"Nous nous épuisons" : 1.200 professionnels de santé demandent aux députés de voter un ratio maximal de patients par soignant
Alors que le Sénat a voté une proposition de loi en février dernier, pour garantir un ratio minimum de patients par soignants, 1 193 professionnels de santé* demandent dans une tribune publiée dans Le Monde, que ce texte soit également voté par les députés à l’Assemblée nationale. "Il faut qu’il soit garanti, pour qu’enfin nous puissions vous soigner correctement", écrivent-ils.
"Nous ne sommes plus en nombre suffisant pour prendre correctement en charge votre problème médical", écrivent les soignants qui ne demandent "ni sympathie, ni empathie". Ils dénoncent notamment devoir trier les patients "en toutes circonstances". "Nous n’arrivons même plus à prioriser l’ordre de gravité", confient-ils.
Si ce procédé était considéré comme "normal" lorsque "le 15 était un numéro d’urgence permettant une prise en charge rapide des situations vitales", aujourd’hui ce numéro est devenu "l’outil de triage pour accéder aux urgences", induisant un temps d’attente qui a "drastiquement augmenté", poursuivent les près de 1 200 soignants. Avec pour conséquence de mettre en danger les patients qui "ont besoin d’une prise en charge immédiate".
Pour les soignants, ces problématiques sont en partie liées à un important manque d’effectif. "Dans un grand hôpital de France, il manque aux urgences encore ouvertes 30 infirmières sur un effectif théorique de 65. Nous nous épuisons", écrivent les soignants. Ils rappellent aussi "qu’il n’y pas assez de lits". "Près de 80 000 lits d’hôpitaux ont été supprimés entre 2003 et 2019 par volonté politique de promouvoir les soins de moins de 24 heures. Et actuellement, en raison de la démission du personnel, il y a dans certains hôpitaux de France jusqu’à 30% de lits fermés, parfois des services entiers." Ils rapportent aussi un manque de "blocs opératoires ouverts" par manque de personnels : "Alors nous essayons de vous prioriser, mais nous n’y arrivons plus", désespèrent-ils.
"Nous sommes confrontés à des dilemmes éthiques intenables"
Lorsqu’un patient arrive, "nous savons qu’il sera difficile de [lui] trouver un service". Les près de 1200 soignants reconnaissent alors être "obnubilés" à l’idée de laisser le patient rentrer chez lui "qu’il fasse jour ou nuit", qu’il vive "seul ou non", qu’il soit "un enfant ou une personne âgée". "Cela nous rend désagréables, parce que nous sommes confrontés à des dilemmes éthiques intenables et n’avons pas choisi ce métier pour faire subir cette violence, ni pour être maltraitants."
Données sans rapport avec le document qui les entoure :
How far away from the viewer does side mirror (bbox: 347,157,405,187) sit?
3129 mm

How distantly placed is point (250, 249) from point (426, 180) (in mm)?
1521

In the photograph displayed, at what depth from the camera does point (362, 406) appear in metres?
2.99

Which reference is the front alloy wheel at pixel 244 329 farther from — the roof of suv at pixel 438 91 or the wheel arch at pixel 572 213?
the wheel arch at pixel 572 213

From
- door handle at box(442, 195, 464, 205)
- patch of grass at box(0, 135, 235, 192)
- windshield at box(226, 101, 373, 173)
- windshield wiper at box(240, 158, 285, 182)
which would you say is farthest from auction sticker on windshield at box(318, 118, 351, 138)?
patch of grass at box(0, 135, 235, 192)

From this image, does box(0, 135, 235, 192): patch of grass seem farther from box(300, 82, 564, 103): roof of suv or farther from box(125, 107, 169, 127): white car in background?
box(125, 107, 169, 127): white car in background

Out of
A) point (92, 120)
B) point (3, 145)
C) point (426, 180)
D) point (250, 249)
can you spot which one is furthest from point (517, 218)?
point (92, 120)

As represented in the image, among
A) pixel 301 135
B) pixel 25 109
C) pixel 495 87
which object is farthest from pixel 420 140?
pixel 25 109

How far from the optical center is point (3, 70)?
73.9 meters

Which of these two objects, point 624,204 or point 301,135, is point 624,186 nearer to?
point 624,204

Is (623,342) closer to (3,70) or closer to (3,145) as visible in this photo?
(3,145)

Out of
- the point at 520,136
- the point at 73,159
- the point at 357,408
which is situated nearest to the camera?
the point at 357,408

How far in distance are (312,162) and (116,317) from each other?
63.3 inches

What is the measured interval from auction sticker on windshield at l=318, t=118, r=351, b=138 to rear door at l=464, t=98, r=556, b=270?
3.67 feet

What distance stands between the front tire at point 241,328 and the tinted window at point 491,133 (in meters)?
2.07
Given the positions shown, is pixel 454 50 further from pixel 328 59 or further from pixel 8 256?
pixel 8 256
Ils évoquent également le cas d’une patiente suivie "dans un grand hôpital de France", qui a dû patienter chez elles pendant plusieurs jours dans l’attente d’une place en hospitalisation, alors qu’elle était atteinte d’un "abcès gangrené du pied". "Elle a dû être amputée. Cela n’aurait pas dû lui arriver, et aurait probablement été évité si elle avait été prise en charge plus tôt. Nous avons les compétences pour éviter cela, mais nous n’avons plus les moyens. Nous ne lui avons pas dit qu’elle a subi ce que nous appelons une ‘perte de chance’. C’est un nouveau diagnostic fréquent. Il nous fait honte."
Du côté des directions, elles "parlent d’argent, du déficit financier de nos hôpitaux". "On nous explique que, pour faire des recettes, il faut faire de l’activité (..). Comme si nous vous gardions à l’hôpital par plaisir, pendant que d’autres patients, par dizaines, attendent une place. Nous devenons là aussi obnubilés par votre sortie", ironisent-ils.
Alors, convaincus qu’il faut de "meilleures conditions d’exercice", les signataires veulent "inverser la logique actuelle". Ils demandent un à être "en nombre et bien formés" pour qu’ils puissent "travailler dans une équipe stable dont le but est de donner des soins de qualité", écrivent-ils, en ajoutant une "rémunération des soignants à la hauteur des enjeux". Selon eux, "la situation peut s’améliorer rapidement", en agissant sur tous ces points et en instaurant un ratio soignant/soignés. "Les blocs rouvriraient, les lits rouvriraient, les urgences rouvriraient, car les personnes et les compétences sont toujours dans notre pays. Il faut leur redonner le goût de l’hôpital public", terminent-ils.